What is the preferred management for a patient with hypertensive retinopathy?
The treatment for hypertensive retinopathy is primarily focused upon reducing blood pressure. It is important to work together with the patient’s primary care doctor to ensure timely evaluation and management to reduce ocular and systemic damage.
Is hypertensive retinopathy bilateral or unilateral?
Typically, it has a unilateral presentation and affects women between the ages of 50 and 80 who have a systemic history of hypertension. Associated leakage in the form of exudation, retinal edema and hemorrhage may also be observed.
Is hypertensive retinopathy end organ damage?
Longstanding and therapy-resistant hypertension may cause cerebral, renal, cardiac and retinal end-organ damage (EOD). Retinal hypertensive abnormalities are correlated with an increased risk of cardiovascular (CV) disease in general but are not included in CV risk assessment tools.
What is silver wiring in eye?
Retinal arterioles appear orange or yellow instead of red (“copper wiring” ) Retinal arterioles look white if they have become occluded (“silver wiring” ) Retinal arterioles indent retinal veins as they cross each other (“arteriovenous nicking” )
Is hypertensive retinopathy an emergency?
Hypertensive retinopathy is a common complication of systemic hypertension. Hypertensive choroidopathy is a less-common complication of systemic hypertension but can be the harbinger of a potentially life-threatening hypertensive emergency with end-organ damage.
Is there any cure for hypertensive retinopathy?
Treatment of Hypertensive Retinopathy There is no cure for these conditions, any vision loss that occurs cannot be reversed. Treatment to reduce the risks of developing retinal artery damage include: Controlling blood pressure. Reducing cholesterol levels.
What are the complications of hypertensive retinopathy?

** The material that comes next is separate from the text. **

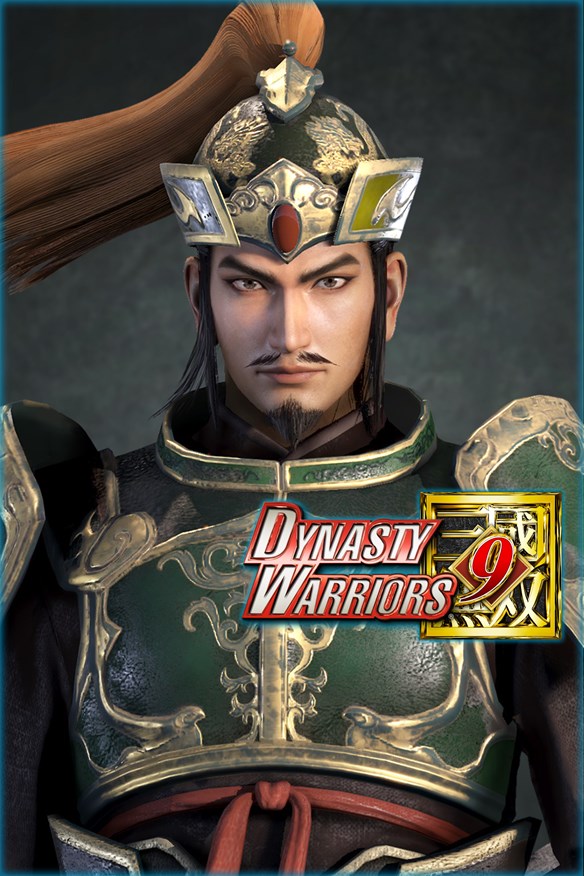 Liu Bei - Officer Ticket Xbox Series X|S and Xbox One cover art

Also, hypertension combined with diabetes greatly increases risk of vision loss. Patients with hypertensive retinopathy are at high risk of hypertensive damage to other end organs. Symptoms usually do not develop until late in the disease and include blurred vision or visual field defects.
What is hypertensive retinopathy and how is it treated?
More in Eye Health. Hypertensive retinopathy is a complication of having chronic hypertension, or high blood pressure and affects the blood vessels in the retina. The retina is the clear, photosensitive tissue that lines the back of the eyeball.
How do I know if I have hypertensive retinopathy?
Ophthalmologists recommend conducting thorough annual eye examinations for hypertensive retinopathy to catch it early. That involves testing eye pressure, checking the back of the eye (fundoscopy), and tests for sharpness and clarity of your vision (visual acuity).
What is the differential diagnosis for hypertensive retinopathy?
Differential diagnosis. The differential for hypertensive retinopathy with diffuse retinal hemorrhage, cotton wool spots, and hard exudates includes most notably diabetic retinopathy. Diabetic retinopathy can be distinguished from hypertensive retinopathy by evaluation for the individual systemic diseases.